Rentetan Perkara di Balik Putusan MK Soal Batas Usia Capres-Cawapres, Persis Machiavellisme?

Mediaumat.info – Upaya mengubah hukum yang menghambat keuntungan dalam hal keberlanjutan kekuasaan seperti kasus Mahkamah Konstitusi (MK) dengan perkara batas usia capres-cawapres berikut rentetan perkara hukum berikutnya, dinilai persis dengan prinsip machiavellisme.

“Ini persis seperti yang dikatakan oleh Machiavelli,” ujar Cendekiawan Muslim Ustadz Muhammad Ismail Yusanto (UIY) dalam Fokus Spesial: Islam dan Politik, Ahad (24/3/2024) di kanal YouTube UIY Official.

Untuk diketahui sebelumnya, machiavellianisme merupakan suatu bentuk kepribadian yang manipulatif.
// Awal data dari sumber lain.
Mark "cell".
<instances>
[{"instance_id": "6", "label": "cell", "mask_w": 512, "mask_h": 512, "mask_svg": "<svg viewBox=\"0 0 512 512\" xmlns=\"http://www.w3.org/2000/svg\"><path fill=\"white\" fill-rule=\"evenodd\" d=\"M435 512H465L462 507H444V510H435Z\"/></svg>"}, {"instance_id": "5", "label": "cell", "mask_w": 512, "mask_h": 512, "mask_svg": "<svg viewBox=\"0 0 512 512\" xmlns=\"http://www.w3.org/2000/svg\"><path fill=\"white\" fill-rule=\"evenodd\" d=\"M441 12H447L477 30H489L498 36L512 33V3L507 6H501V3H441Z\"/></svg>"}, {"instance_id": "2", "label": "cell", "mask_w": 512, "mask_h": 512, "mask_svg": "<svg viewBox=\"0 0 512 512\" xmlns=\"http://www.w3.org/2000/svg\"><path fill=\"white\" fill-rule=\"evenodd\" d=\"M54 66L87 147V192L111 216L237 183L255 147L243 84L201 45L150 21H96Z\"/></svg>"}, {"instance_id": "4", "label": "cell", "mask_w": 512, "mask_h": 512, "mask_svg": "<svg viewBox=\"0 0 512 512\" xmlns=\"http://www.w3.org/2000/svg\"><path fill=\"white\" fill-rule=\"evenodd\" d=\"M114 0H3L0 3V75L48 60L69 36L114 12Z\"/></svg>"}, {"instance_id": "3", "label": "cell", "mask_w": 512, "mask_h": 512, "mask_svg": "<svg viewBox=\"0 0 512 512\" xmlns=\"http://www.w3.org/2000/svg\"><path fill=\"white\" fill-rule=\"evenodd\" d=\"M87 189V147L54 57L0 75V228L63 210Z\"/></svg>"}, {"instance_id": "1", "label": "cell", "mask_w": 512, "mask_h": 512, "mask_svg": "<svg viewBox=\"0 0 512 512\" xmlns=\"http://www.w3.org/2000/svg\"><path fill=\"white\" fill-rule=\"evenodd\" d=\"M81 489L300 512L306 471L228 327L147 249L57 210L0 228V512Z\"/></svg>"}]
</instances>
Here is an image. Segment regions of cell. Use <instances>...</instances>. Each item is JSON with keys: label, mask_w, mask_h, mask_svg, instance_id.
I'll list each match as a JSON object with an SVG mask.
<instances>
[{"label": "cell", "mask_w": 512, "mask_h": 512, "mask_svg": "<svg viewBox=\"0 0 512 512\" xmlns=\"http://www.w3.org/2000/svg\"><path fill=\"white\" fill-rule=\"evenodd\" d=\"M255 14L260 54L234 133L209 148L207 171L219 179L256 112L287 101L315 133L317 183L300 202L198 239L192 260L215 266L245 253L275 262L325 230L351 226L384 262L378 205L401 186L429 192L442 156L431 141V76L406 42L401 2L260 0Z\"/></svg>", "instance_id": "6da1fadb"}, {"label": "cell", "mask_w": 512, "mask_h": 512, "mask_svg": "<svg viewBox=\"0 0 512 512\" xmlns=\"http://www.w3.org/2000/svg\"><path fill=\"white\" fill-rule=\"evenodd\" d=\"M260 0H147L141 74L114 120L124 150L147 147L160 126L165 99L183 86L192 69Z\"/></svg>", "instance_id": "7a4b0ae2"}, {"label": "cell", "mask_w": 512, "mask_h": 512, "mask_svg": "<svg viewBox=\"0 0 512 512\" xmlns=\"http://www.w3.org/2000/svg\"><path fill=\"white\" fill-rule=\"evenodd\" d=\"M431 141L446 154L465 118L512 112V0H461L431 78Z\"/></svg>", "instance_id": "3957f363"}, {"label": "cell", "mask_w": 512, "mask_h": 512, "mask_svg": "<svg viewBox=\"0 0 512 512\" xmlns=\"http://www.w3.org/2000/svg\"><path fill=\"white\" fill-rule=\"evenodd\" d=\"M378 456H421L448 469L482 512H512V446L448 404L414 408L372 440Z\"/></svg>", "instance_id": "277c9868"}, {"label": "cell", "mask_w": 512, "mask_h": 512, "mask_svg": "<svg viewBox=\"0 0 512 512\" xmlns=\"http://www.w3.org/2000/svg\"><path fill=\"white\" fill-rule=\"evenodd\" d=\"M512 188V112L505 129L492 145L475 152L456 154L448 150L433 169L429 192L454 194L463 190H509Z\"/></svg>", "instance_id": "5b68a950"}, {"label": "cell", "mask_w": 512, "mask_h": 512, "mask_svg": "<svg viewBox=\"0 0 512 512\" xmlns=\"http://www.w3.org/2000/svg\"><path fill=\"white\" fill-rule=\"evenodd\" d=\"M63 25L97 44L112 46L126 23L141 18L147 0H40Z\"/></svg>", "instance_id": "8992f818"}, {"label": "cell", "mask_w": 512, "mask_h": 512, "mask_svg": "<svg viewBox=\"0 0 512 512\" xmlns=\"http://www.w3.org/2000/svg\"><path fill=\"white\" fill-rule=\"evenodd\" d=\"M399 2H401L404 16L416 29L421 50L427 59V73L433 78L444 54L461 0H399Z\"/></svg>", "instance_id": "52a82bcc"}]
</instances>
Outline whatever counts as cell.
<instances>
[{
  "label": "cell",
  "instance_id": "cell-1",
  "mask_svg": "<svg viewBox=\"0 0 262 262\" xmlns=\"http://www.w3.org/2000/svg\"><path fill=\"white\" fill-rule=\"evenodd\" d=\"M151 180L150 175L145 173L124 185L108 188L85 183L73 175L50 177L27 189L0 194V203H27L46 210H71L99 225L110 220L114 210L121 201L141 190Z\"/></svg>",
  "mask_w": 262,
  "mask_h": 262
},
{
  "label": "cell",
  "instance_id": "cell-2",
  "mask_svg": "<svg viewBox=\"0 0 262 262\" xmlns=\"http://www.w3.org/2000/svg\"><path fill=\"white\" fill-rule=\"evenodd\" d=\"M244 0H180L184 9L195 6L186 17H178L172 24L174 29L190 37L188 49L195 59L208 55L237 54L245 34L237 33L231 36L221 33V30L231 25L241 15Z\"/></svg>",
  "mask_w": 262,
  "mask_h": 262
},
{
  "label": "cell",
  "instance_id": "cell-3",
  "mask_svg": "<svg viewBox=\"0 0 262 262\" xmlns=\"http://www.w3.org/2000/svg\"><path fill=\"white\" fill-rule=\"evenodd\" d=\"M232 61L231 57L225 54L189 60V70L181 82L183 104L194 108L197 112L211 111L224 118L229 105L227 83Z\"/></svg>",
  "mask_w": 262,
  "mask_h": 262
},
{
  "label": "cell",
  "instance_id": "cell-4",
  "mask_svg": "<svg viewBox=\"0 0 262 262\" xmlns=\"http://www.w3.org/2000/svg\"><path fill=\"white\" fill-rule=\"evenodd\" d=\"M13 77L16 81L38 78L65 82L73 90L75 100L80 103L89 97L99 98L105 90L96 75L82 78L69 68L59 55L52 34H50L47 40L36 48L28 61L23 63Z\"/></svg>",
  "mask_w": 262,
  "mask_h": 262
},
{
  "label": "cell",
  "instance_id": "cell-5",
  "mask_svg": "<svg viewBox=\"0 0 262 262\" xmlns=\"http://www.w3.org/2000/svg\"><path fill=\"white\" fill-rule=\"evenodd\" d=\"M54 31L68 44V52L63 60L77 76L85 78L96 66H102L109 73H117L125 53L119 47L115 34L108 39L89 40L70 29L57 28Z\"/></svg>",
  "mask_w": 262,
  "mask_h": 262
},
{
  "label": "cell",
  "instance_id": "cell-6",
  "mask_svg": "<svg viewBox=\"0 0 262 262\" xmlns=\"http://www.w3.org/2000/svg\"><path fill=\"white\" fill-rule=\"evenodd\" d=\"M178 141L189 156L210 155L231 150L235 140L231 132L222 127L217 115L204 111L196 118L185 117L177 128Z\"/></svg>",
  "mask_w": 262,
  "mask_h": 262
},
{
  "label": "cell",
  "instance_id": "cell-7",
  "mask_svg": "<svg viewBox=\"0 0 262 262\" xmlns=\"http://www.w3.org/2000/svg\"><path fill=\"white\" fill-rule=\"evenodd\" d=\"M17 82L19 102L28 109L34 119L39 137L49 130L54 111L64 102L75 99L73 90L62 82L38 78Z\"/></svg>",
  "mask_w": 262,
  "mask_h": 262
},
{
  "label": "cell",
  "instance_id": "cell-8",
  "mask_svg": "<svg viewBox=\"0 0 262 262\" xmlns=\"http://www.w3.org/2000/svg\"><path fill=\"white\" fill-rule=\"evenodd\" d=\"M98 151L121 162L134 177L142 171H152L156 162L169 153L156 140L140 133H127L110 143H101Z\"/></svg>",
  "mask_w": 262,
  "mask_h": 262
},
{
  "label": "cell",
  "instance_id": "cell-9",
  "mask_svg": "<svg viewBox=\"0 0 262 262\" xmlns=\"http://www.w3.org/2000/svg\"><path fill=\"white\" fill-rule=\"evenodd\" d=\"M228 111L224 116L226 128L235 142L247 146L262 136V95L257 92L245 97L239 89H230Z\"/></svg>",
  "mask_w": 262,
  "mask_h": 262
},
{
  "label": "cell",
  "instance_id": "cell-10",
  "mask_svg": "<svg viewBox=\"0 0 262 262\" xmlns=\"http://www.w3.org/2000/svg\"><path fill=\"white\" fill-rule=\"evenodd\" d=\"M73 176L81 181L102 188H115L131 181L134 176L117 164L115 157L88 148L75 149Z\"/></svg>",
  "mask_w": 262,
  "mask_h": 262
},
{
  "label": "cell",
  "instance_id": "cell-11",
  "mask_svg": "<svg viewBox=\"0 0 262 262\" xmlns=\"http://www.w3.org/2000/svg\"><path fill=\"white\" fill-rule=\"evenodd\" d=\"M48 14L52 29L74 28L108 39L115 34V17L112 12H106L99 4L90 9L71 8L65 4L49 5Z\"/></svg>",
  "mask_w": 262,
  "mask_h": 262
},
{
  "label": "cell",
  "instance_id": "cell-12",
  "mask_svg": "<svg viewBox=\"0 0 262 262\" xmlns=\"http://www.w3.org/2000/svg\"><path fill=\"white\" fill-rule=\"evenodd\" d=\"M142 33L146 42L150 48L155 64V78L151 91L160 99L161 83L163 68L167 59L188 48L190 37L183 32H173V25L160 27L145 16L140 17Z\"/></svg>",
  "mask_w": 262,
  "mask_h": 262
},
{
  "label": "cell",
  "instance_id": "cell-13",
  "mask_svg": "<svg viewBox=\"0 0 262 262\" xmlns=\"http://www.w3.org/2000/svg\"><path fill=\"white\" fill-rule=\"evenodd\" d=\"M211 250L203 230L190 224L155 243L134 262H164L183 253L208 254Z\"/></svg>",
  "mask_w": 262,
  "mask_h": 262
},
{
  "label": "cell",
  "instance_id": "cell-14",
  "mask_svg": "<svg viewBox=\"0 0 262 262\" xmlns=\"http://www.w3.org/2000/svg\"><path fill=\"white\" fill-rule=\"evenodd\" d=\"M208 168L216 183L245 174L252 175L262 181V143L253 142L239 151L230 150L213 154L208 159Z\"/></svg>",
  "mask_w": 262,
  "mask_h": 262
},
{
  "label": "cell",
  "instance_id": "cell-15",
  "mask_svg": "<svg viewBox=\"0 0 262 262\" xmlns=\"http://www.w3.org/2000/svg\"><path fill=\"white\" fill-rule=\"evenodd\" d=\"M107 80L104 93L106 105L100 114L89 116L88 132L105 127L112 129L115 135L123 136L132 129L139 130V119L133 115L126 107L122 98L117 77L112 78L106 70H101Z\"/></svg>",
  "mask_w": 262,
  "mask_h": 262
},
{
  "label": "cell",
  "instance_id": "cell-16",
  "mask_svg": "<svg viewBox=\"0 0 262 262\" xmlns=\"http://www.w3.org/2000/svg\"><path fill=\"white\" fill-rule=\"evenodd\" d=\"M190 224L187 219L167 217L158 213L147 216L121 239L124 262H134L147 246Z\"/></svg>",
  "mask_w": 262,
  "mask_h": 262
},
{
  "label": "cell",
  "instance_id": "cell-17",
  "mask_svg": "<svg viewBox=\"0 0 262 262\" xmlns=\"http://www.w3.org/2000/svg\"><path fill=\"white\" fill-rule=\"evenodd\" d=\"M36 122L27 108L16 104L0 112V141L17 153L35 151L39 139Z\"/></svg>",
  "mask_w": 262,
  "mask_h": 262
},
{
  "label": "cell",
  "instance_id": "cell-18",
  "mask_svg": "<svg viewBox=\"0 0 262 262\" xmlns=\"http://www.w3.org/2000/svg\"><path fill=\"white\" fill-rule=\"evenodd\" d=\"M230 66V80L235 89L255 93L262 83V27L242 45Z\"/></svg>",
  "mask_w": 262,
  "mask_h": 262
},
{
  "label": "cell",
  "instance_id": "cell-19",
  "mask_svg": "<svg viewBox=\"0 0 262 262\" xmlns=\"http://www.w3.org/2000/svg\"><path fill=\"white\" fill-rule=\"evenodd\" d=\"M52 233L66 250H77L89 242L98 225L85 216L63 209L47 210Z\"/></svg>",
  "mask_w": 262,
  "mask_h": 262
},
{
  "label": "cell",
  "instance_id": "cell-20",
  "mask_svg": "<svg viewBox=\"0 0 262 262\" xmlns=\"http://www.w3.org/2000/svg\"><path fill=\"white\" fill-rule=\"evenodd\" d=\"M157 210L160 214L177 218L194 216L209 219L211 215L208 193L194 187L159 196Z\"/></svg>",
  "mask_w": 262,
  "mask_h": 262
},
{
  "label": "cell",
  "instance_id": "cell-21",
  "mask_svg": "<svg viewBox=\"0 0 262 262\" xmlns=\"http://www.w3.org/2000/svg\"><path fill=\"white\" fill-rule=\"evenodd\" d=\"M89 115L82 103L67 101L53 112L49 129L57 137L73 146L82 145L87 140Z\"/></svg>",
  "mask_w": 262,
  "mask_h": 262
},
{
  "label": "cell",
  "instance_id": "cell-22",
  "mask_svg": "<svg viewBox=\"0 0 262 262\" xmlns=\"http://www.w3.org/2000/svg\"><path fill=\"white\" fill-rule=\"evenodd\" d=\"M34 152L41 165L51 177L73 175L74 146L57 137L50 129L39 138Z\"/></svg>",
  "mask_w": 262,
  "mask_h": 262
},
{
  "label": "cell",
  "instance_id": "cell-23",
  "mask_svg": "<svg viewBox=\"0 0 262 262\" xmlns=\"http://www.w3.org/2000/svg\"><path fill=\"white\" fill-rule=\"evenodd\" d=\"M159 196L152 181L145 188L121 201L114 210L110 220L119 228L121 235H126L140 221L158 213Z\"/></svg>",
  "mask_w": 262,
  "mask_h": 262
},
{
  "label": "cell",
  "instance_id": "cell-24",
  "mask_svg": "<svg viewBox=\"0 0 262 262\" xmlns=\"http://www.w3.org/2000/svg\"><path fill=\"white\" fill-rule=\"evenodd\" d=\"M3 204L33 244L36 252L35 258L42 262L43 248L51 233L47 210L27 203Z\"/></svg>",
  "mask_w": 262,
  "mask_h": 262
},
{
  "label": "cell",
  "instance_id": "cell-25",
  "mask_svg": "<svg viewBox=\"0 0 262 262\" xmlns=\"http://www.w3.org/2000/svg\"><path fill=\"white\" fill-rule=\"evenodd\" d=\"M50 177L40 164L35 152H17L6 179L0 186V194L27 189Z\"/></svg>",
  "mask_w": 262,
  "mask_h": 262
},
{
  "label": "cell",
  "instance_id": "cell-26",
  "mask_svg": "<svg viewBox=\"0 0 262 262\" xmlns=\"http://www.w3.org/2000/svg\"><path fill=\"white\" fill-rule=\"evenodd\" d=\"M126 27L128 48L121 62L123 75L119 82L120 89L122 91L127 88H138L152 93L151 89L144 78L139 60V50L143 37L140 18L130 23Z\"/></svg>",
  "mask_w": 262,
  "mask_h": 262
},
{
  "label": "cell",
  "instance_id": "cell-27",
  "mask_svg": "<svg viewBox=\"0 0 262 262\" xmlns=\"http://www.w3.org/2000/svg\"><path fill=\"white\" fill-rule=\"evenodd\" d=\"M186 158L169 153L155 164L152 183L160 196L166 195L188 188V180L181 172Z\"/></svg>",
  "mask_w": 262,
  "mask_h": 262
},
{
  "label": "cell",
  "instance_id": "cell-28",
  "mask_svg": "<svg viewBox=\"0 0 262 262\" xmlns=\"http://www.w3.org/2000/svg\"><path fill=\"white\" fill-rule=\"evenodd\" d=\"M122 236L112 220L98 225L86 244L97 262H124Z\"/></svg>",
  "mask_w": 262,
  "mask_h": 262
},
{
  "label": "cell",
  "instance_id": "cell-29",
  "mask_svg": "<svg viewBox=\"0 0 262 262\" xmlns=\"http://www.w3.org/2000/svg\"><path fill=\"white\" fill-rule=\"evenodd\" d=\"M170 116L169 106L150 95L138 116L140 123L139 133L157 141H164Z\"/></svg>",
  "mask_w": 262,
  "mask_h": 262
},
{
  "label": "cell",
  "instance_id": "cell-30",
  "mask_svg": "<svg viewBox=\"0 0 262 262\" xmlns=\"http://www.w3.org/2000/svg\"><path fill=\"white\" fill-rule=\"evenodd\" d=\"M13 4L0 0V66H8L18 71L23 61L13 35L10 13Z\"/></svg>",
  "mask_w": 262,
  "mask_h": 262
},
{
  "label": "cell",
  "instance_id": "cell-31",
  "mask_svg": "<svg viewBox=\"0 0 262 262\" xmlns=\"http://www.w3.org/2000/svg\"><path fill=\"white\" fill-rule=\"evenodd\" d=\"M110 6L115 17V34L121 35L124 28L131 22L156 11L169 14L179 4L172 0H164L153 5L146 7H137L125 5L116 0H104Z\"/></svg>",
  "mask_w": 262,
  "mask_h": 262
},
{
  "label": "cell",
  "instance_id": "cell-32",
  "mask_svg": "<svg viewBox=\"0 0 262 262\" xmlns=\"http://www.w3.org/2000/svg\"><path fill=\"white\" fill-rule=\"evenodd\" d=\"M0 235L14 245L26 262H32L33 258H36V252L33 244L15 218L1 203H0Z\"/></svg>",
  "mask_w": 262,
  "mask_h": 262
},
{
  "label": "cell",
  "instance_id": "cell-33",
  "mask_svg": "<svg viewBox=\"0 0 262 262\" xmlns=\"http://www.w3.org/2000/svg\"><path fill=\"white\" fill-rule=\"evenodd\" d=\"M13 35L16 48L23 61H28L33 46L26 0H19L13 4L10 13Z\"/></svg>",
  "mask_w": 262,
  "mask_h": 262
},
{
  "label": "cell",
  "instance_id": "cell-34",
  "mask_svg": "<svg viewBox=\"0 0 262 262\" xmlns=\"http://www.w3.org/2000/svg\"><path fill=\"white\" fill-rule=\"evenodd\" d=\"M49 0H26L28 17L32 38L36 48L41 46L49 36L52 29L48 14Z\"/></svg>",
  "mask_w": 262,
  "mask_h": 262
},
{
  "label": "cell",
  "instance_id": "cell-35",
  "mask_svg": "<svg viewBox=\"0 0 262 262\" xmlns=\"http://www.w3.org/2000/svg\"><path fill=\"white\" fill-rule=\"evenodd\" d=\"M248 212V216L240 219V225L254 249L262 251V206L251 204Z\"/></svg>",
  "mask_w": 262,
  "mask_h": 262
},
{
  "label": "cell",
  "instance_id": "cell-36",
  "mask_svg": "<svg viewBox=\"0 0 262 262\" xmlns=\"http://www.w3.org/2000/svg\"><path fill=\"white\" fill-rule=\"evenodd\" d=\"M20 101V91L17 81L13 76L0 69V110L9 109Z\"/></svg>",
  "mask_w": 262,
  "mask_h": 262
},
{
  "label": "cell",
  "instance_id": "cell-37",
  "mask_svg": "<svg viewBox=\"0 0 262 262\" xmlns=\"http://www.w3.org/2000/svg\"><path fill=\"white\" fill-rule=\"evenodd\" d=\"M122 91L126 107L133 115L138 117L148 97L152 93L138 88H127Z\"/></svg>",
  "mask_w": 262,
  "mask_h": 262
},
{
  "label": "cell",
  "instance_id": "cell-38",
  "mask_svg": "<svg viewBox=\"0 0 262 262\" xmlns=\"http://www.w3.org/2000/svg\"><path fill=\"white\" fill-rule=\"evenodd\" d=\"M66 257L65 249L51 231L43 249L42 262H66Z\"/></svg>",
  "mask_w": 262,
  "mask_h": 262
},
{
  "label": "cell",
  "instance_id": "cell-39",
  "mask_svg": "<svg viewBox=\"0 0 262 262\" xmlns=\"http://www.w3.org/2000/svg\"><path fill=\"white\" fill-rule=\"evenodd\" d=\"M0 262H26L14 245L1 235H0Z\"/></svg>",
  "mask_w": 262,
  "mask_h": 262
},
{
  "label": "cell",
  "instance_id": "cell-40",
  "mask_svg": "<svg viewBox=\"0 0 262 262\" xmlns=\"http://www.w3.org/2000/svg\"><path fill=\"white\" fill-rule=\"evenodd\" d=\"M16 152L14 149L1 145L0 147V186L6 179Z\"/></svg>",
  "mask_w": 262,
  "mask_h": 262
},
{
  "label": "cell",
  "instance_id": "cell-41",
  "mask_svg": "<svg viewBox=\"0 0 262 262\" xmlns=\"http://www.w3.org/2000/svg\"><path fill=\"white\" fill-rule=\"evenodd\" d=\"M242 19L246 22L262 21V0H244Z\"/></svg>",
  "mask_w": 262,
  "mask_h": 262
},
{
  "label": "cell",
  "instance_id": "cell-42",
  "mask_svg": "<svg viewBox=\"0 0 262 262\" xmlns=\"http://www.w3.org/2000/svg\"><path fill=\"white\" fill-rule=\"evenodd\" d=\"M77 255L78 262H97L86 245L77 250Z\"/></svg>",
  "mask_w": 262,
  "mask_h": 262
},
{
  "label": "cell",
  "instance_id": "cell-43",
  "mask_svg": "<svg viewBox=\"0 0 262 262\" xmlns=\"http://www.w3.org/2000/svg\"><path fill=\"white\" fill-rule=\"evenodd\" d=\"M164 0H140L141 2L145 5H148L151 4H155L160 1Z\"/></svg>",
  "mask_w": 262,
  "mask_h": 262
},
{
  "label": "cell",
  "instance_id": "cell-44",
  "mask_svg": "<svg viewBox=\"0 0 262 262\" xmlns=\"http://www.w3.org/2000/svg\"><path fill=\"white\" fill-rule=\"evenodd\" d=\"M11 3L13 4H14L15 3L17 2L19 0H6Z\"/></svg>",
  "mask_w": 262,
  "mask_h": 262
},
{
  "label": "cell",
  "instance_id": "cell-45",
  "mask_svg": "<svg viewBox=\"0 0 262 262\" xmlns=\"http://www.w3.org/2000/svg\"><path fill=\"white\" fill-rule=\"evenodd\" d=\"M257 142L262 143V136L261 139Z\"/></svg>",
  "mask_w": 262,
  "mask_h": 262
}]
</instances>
Saat seseorang dengan kepribadian ini memiliki tujuan, mereka akan memikirkan dan melakukan berbagai cara untuk mencapainya. Sayangnya, mereka tidak memikirkan perasaan orang lain yang terlibat.

Adalah pencetusnya, Niccolo Machiavelli, filsuf asal Italia yang sangat disegani di Eropa pada masa Renaisans. Ia orang pertama yang mengemukakan teori negara bangsa, sekaligus pemikir pertama yang memisahkan agama dari politik dan membenarkan negara sekuler.

“Machiavelli pada intinya itu mengatakan bahwa taatlah kamu kepada hukum sepanjang hukum itu memperkokokoh kekuasaanmu; kalau hukum tidak ada maka buatlah hukum untuk memperkokoh kekuasaanmu; kalau hukum itu menghambat kekuasaanmu ubahlah hukum,” papar UIY tentang 3 prinsip machiavellisme.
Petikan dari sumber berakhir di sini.